Stored data entries -
******************************

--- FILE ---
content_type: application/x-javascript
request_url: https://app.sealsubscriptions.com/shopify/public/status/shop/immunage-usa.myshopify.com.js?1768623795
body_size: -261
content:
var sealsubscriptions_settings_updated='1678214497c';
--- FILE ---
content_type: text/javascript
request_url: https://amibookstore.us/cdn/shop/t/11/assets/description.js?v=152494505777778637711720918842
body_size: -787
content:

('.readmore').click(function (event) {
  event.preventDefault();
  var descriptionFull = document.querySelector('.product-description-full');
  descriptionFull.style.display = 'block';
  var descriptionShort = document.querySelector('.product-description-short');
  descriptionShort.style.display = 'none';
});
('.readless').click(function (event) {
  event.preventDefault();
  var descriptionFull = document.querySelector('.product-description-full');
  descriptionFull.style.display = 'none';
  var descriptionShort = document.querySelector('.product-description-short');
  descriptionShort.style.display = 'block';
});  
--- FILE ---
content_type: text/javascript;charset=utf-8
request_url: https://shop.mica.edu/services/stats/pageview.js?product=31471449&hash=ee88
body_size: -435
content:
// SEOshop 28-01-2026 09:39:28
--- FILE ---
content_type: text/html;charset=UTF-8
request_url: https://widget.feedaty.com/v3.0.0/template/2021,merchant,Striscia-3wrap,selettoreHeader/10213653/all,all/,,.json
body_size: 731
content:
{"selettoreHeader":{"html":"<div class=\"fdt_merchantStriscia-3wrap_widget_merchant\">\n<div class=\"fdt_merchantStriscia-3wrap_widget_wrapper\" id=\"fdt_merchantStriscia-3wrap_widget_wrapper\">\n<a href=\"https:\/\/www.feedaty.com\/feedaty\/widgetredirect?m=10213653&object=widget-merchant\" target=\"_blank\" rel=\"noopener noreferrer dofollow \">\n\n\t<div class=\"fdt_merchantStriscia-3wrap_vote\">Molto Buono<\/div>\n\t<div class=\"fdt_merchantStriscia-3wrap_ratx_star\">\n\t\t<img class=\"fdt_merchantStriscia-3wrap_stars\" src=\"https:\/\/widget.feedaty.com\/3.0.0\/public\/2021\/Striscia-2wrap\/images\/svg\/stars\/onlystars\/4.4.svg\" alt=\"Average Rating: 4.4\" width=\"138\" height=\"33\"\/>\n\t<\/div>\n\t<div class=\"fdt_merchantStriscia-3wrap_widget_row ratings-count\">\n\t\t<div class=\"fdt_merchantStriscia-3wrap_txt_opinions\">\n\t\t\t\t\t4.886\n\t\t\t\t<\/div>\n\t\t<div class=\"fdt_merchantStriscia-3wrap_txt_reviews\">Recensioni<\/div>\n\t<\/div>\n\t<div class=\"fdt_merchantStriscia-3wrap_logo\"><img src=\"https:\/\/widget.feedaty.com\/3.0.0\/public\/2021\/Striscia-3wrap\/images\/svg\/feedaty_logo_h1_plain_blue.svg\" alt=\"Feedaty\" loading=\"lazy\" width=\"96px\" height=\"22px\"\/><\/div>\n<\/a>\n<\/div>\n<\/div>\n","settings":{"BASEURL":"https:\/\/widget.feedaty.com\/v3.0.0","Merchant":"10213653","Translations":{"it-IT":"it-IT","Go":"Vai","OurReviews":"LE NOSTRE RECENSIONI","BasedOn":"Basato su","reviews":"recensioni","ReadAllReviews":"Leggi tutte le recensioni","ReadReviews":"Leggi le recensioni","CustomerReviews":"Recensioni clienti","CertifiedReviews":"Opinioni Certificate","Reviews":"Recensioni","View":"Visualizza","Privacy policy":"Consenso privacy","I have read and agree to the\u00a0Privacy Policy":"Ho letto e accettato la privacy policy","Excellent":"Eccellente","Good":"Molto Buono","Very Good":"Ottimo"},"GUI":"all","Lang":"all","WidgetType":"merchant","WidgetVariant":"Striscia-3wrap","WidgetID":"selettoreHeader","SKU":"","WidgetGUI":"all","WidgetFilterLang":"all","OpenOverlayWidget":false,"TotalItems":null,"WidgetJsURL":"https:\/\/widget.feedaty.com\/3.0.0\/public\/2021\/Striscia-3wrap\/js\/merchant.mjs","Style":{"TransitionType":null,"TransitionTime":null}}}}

******************************

Task description -
Word for word, set down all of the records above.

Reply -
--- FILE ---
content_type: application/x-javascript
request_url: https://app.sealsubscriptions.com/shopify/public/status/shop/immunage-usa.myshopify.com.js?1768623795
body_size: -261
content:
var sealsubscriptions_settings_updated='1678214497c';
--- FILE ---
content_type: text/javascript
request_url: https://amibookstore.us/cdn/shop/t/11/assets/description.js?v=152494505777778637711720918842
body_size: -787
content:

('.readmore').click(function (event) {
  event.preventDefault();
  var descriptionFull = document.querySelector('.product-description-full');
  descriptionFull.style.display = 'block';
  var descriptionShort = document.querySelector('.product-description-short');
  descriptionShort.style.display = 'none';
});
('.readless').click(function (event) {
  event.preventDefault();
  var descriptionFull = document.querySelector('.product-description-full');
  descriptionFull.style.display = 'none';
  var descriptionShort = document.querySelector('.product-description-short');
  descriptionShort.style.display = 'block';
});  
--- FILE ---
content_type: text/javascript;charset=utf-8
request_url: https://shop.mica.edu/services/stats/pageview.js?product=31471449&hash=ee88
body_size: -435
content:
// SEOshop 28-01-2026 09:39:28
--- FILE ---
content_type: text/html;charset=UTF-8
request_url: https://widget.feedaty.com/v3.0.0/template/2021,merchant,Striscia-3wrap,selettoreHeader/10213653/all,all/,,.json
body_size: 731
content:
{"selettoreHeader":{"html":"<div class=\"fdt_merchantStriscia-3wrap_widget_merchant\">\n<div class=\"fdt_merchantStriscia-3wrap_widget_wrapper\" id=\"fdt_merchantStriscia-3wrap_widget_wrapper\">\n<a href=\"https:\/\/www.feedaty.com\/feedaty\/widgetredirect?m=10213653&object=widget-merchant\" target=\"_blank\" rel=\"noopener noreferrer dofollow \">\n\n\t<div class=\"fdt_merchantStriscia-3wrap_vote\">Molto Buono<\/div>\n\t<div class=\"fdt_merchantStriscia-3wrap_ratx_star\">\n\t\t<img class=\"fdt_merchantStriscia-3wrap_stars\" src=\"https:\/\/widget.feedaty.com\/3.0.0\/public\/2021\/Striscia-2wrap\/images\/svg\/stars\/onlystars\/4.4.svg\" alt=\"Average Rating: 4.4\" width=\"138\" height=\"33\"\/>\n\t<\/div>\n\t<div class=\"fdt_merchantStriscia-3wrap_widget_row ratings-count\">\n\t\t<div class=\"fdt_merchantStriscia-3wrap_txt_opinions\">\n\t\t\t\t\t4.886\n\t\t\t\t<\/div>\n\t\t<div class=\"fdt_merchantStriscia-3wrap_txt_reviews\">Recensioni<\/div>\n\t<\/div>\n\t<div class=\"fdt_merchantStriscia-3wrap_logo\"><img src=\"https:\/\/widget.feedaty.com\/3.0.0\/public\/2021\/Striscia-3wrap\/images\/svg\/feedaty_logo_h1_plain_blue.svg\" alt=\"Feedaty\" loading=\"lazy\" width=\"96px\" height=\"22px\"\/><\/div>\n<\/a>\n<\/div>\n<\/div>\n","settings":{"BASEURL":"https:\/\/widget.feedaty.com\/v3.0.0","Merchant":"10213653","Translations":{"it-IT":"it-IT","Go":"Vai","OurReviews":"LE NOSTRE RECENSIONI","BasedOn":"Basato su","reviews":"recensioni","ReadAllReviews":"Leggi tutte le recensioni","ReadReviews":"Leggi le recensioni","CustomerReviews":"Recensioni clienti","CertifiedReviews":"Opinioni Certificate","Reviews":"Recensioni","View":"Visualizza","Privacy policy":"Consenso privacy","I have read and agree to the\u00a0Privacy Policy":"Ho letto e accettato la privacy policy","Excellent":"Eccellente","Good":"Molto Buono","Very Good":"Ottimo"},"GUI":"all","Lang":"all","WidgetType":"merchant","WidgetVariant":"Striscia-3wrap","WidgetID":"selettoreHeader","SKU":"","WidgetGUI":"all","WidgetFilterLang":"all","OpenOverlayWidget":false,"TotalItems":null,"WidgetJsURL":"https:\/\/widget.feedaty.com\/3.0.0\/public\/2021\/Striscia-3wrap\/js\/merchant.mjs","Style":{"TransitionType":null,"TransitionTime":null}}}}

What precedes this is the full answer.